### Data in this exercise
- - - -
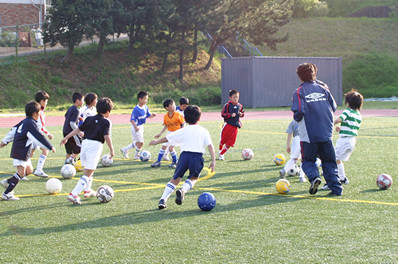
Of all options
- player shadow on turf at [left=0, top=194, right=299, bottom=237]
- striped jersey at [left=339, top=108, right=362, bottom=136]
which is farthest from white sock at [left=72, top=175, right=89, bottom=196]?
striped jersey at [left=339, top=108, right=362, bottom=136]

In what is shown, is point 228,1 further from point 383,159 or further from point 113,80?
point 383,159

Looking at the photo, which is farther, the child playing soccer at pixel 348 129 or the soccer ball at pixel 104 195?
the child playing soccer at pixel 348 129

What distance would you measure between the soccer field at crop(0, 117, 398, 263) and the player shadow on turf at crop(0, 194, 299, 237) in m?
0.01

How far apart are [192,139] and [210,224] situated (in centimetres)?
151

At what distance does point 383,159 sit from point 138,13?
109 ft

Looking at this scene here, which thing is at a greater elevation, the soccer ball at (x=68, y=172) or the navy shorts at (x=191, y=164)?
the navy shorts at (x=191, y=164)

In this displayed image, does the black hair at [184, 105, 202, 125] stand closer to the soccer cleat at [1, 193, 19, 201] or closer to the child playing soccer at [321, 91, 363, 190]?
the child playing soccer at [321, 91, 363, 190]

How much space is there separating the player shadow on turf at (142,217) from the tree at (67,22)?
3379cm

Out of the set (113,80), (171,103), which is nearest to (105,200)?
(171,103)

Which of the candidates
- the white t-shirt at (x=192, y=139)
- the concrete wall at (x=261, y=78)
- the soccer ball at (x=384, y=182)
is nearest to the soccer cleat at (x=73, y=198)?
the white t-shirt at (x=192, y=139)

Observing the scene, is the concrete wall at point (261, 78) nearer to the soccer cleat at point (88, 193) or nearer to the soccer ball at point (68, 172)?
the soccer ball at point (68, 172)

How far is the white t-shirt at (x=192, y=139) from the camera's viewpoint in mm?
7668

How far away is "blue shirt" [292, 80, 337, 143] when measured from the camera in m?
8.14

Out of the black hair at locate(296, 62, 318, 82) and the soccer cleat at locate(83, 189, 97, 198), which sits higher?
the black hair at locate(296, 62, 318, 82)
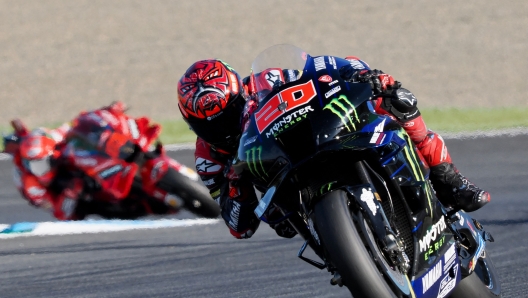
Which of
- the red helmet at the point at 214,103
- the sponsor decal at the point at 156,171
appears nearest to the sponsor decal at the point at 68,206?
the sponsor decal at the point at 156,171

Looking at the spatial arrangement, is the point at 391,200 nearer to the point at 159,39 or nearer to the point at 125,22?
the point at 159,39

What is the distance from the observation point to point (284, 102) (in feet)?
10.7

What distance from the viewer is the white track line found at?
626 centimetres

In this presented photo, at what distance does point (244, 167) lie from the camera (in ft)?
11.0

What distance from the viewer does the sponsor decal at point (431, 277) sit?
3.35 metres

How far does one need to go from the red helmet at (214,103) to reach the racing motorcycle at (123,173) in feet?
7.59

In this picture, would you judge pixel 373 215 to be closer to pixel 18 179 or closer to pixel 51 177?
pixel 51 177

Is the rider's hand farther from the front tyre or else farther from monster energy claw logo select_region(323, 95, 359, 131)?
the front tyre

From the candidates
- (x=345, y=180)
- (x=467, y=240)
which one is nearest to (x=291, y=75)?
(x=345, y=180)

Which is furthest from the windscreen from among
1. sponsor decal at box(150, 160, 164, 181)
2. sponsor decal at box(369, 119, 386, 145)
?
Answer: sponsor decal at box(150, 160, 164, 181)

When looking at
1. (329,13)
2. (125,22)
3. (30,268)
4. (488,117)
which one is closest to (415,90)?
(488,117)

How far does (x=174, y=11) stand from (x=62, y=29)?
219 cm

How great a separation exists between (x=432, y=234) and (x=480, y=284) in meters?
0.62

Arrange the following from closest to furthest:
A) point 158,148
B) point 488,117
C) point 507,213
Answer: point 507,213 < point 158,148 < point 488,117
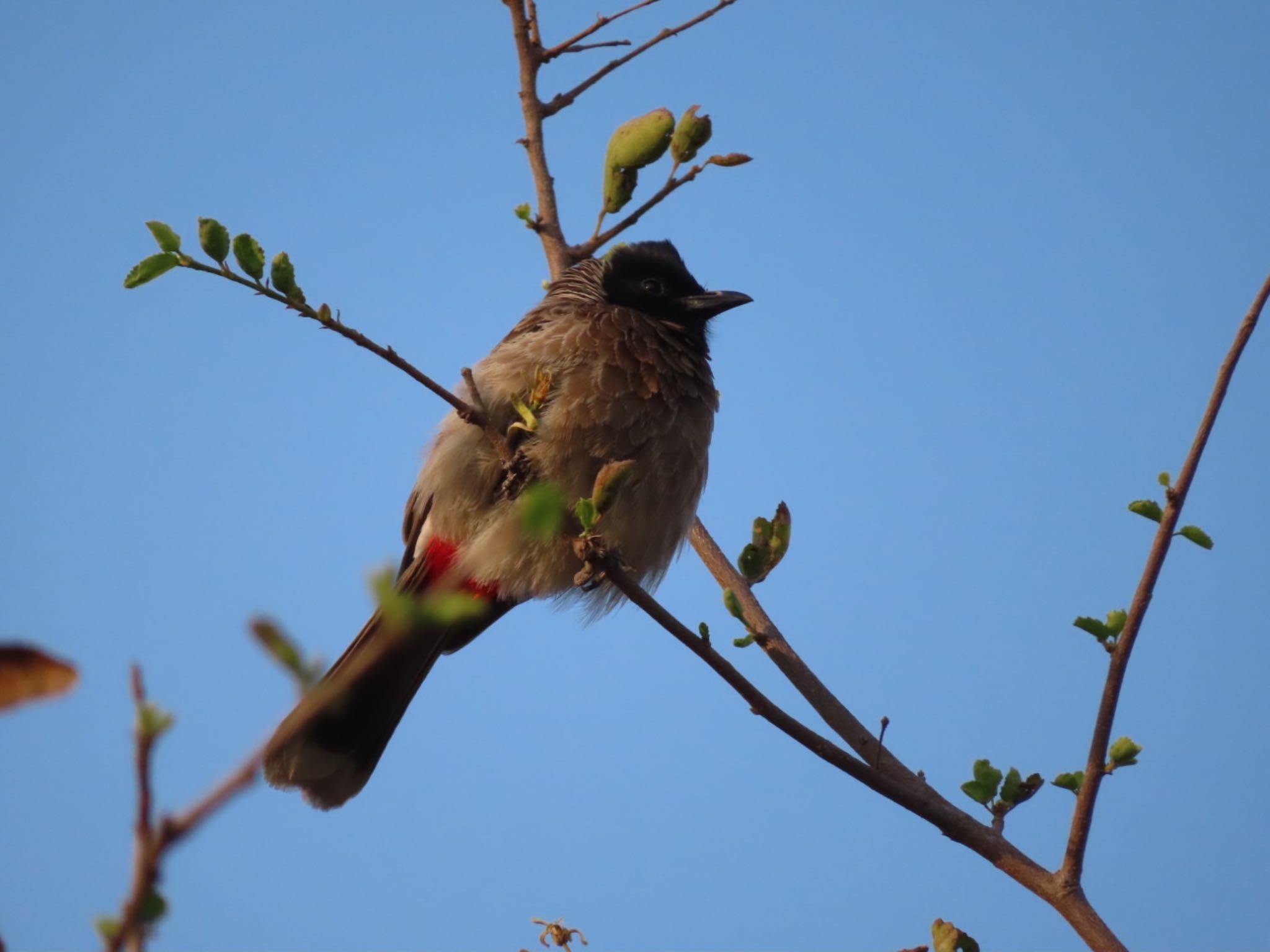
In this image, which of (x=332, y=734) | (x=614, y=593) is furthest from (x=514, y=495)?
(x=332, y=734)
- - - -
### Requirement
Rewrite all of the data above as a numbered list with one line per item, leaving out blank lines and the pictures.

### Reply
1. Of all options
2. - player shadow on turf at [left=0, top=194, right=299, bottom=237]
3. - striped jersey at [left=339, top=108, right=362, bottom=136]
4. which is farthest from white sock at [left=72, top=175, right=89, bottom=196]?
5. striped jersey at [left=339, top=108, right=362, bottom=136]
6. In what is shown, is point 228,1 further from point 383,159 or further from point 113,80?
7. point 383,159
8. Looking at the photo, which is farther, the child playing soccer at pixel 348 129 or the soccer ball at pixel 104 195?
9. the child playing soccer at pixel 348 129
10. What distance would you measure between the soccer field at crop(0, 117, 398, 263) and the player shadow on turf at crop(0, 194, 299, 237) in m?
11. 0.01
12. How far apart are [192,139] and [210,224] situated (in centimetres)?
13. 151
14. At what distance does point 383,159 sit from point 138,13?
15. 109 ft
16. Looking at this scene here, which thing is at a greater elevation, the soccer ball at (x=68, y=172) or the navy shorts at (x=191, y=164)?
17. the navy shorts at (x=191, y=164)
18. In this displayed image, does the black hair at [184, 105, 202, 125] stand closer to the soccer cleat at [1, 193, 19, 201] or closer to the child playing soccer at [321, 91, 363, 190]?
19. the child playing soccer at [321, 91, 363, 190]
20. How much space is there separating the player shadow on turf at (142,217) from the tree at (67,22)?
21. 3379cm
22. Out of the set (113,80), (171,103), which is nearest to (105,200)?
23. (171,103)
24. Which of the candidates
25. - the white t-shirt at (x=192, y=139)
26. - the concrete wall at (x=261, y=78)
27. - the soccer ball at (x=384, y=182)
28. is nearest to the soccer cleat at (x=73, y=198)?
29. the white t-shirt at (x=192, y=139)
30. Observing the scene, is the concrete wall at point (261, 78) nearer to the soccer cleat at point (88, 193) or nearer to the soccer ball at point (68, 172)?
31. the soccer ball at point (68, 172)
32. How far is the white t-shirt at (x=192, y=139) from the camera's viewpoint in mm?
33. 7668
34. How far away is "blue shirt" [292, 80, 337, 143] when measured from the camera in m?
35. 8.14
36. Out of the black hair at locate(296, 62, 318, 82) and the soccer cleat at locate(83, 189, 97, 198), which sits higher?
37. the black hair at locate(296, 62, 318, 82)
38. Which of
39. - the red helmet at the point at 214,103
40. - the sponsor decal at the point at 156,171
41. appears nearest to the sponsor decal at the point at 68,206?
42. the sponsor decal at the point at 156,171
43. Looking at the spatial arrangement, is the point at 391,200 nearer to the point at 159,39 or nearer to the point at 125,22?
44. the point at 159,39
45. What is the distance from the observation point to point (284, 102) (in feet)?
46. 10.7
47. What distance from the viewer is the white track line found at?
48. 626 centimetres
49. In this presented photo, at what distance does point (244, 167) lie from the camera (in ft)?
50. 11.0
51. What distance from the viewer does the sponsor decal at point (431, 277) sit?
52. 3.35 metres
53. How far does one need to go from the red helmet at (214,103) to reach the racing motorcycle at (123,173) in feet?
54. 7.59
55. In this picture, would you judge pixel 373 215 to be closer to pixel 18 179 or closer to pixel 51 177?
56. pixel 51 177
57. Is the rider's hand farther from the front tyre or else farther from monster energy claw logo select_region(323, 95, 359, 131)?
58. the front tyre
59. From the candidates
60. - (x=345, y=180)
61. - (x=467, y=240)
62. which one is nearest to (x=291, y=75)?
63. (x=345, y=180)
64. Which is furthest from the windscreen from among
65. 1. sponsor decal at box(150, 160, 164, 181)
66. 2. sponsor decal at box(369, 119, 386, 145)
67. ?
68. Answer: sponsor decal at box(150, 160, 164, 181)
69. When looking at
70. 1. (329,13)
71. 2. (125,22)
72. 3. (30,268)
73. 4. (488,117)
74. which one is closest to (415,90)?
75. (488,117)
76. How far does (x=174, y=11) stand from (x=62, y=29)?
77. 219 cm
78. How great a separation exists between (x=432, y=234) and (x=480, y=284) in meters?
79. 0.62
80. Arrange the following from closest to furthest:
81. A) point 158,148
82. B) point 488,117
83. C) point 507,213
84. Answer: point 507,213 < point 158,148 < point 488,117
85. In this image, which of (x=332, y=734) | (x=614, y=593) is furthest from (x=514, y=495)?
86. (x=332, y=734)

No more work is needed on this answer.